SET TASK A - According to the enrichment slides, at what two points can enrichment of logs be performed?
SET TASK B - From the enrichment slides, return everything from "We've already played" down to "about that source/dest?", copied exactly.

SOURCE TEXT -
········
SPDX-FileCopyrightText

SPDX-License-Identifier

title

author

footer

description

keywords

color

class

style

CC-BY-SA-4.0

Logging course: Enrichment

Joel Rangsmo <joel@menacit.se>

Basics of automated enrichment in logging course

logging

siem

course

#ffffff

invert

section.center { text-align: center; } table strong { color: #d63030; } table em { color: #2ce172; }

Enriching logs

Aiding our data analysis

"Enrichment" is the process of improving the value of our logs.

Often this means providing useful context for analysts and machines alike.

We've already played around with adding GeoIP information.

Let's look at some more examples and how to implement them in OpenSearch.

What about that source/dest?

IP reputation
IP type (residential, cloud, proxy, etc.)
Current host patch level
Vulnerability scan and/or Shodan results
All kinds of CMDB data!

Let's not forget humans!

Role description
Employment location / Timezone
Occurrence in data leaks
Contact information

Enrichment can be performed during ingestion or at search-time.

Like with field parsing, both have their pros/cons.

Current relevance VS Historic accuracy.

Useful filter plugins

GeoIP and user agent
DNS (forward/reverse lookups)
Translate
JDBC and Memcached
HTTP client

...and as always, "ruby"!
········
RECORD EXCERPTS -
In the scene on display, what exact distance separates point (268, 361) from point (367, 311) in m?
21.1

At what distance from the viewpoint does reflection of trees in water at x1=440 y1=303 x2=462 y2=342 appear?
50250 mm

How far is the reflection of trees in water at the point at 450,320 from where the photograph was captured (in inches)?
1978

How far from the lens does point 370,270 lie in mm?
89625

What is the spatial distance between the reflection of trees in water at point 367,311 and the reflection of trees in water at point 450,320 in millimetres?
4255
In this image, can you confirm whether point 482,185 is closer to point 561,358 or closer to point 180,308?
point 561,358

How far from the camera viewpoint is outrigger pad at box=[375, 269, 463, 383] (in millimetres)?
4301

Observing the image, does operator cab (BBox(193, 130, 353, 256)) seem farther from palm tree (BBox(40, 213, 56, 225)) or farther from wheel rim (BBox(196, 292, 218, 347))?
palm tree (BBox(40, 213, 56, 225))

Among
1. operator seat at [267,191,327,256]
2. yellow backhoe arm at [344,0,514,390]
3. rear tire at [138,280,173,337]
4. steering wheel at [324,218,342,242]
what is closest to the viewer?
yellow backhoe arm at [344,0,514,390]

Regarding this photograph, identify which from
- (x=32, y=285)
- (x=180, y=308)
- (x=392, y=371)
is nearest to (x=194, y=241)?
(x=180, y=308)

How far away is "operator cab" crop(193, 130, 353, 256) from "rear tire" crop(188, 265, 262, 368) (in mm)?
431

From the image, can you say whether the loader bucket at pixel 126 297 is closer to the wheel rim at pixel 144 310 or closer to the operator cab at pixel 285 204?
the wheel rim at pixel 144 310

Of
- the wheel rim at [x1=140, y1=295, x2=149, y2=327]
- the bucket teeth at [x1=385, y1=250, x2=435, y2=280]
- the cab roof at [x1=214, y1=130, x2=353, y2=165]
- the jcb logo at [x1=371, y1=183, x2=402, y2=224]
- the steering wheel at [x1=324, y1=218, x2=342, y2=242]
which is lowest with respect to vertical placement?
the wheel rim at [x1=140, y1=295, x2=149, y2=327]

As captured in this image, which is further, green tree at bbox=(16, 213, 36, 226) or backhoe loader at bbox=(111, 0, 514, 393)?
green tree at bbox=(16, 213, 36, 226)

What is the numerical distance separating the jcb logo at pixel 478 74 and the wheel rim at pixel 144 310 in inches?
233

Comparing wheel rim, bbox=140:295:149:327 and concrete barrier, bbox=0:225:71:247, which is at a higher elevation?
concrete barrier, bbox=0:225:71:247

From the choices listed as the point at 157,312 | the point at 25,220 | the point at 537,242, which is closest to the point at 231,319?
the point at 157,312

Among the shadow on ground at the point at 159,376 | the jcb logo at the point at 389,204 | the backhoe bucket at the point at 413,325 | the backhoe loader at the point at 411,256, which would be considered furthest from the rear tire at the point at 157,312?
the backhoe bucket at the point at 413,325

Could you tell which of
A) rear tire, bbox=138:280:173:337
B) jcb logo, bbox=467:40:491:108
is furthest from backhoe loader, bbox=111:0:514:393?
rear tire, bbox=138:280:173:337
········
FINISHED ANSWER A - During ingestion or at search-time.

FINISHED ANSWER B -
We've already played around with adding GeoIP information.

Let's look at some more examples and how to implement them in OpenSearch.

What about that source/dest?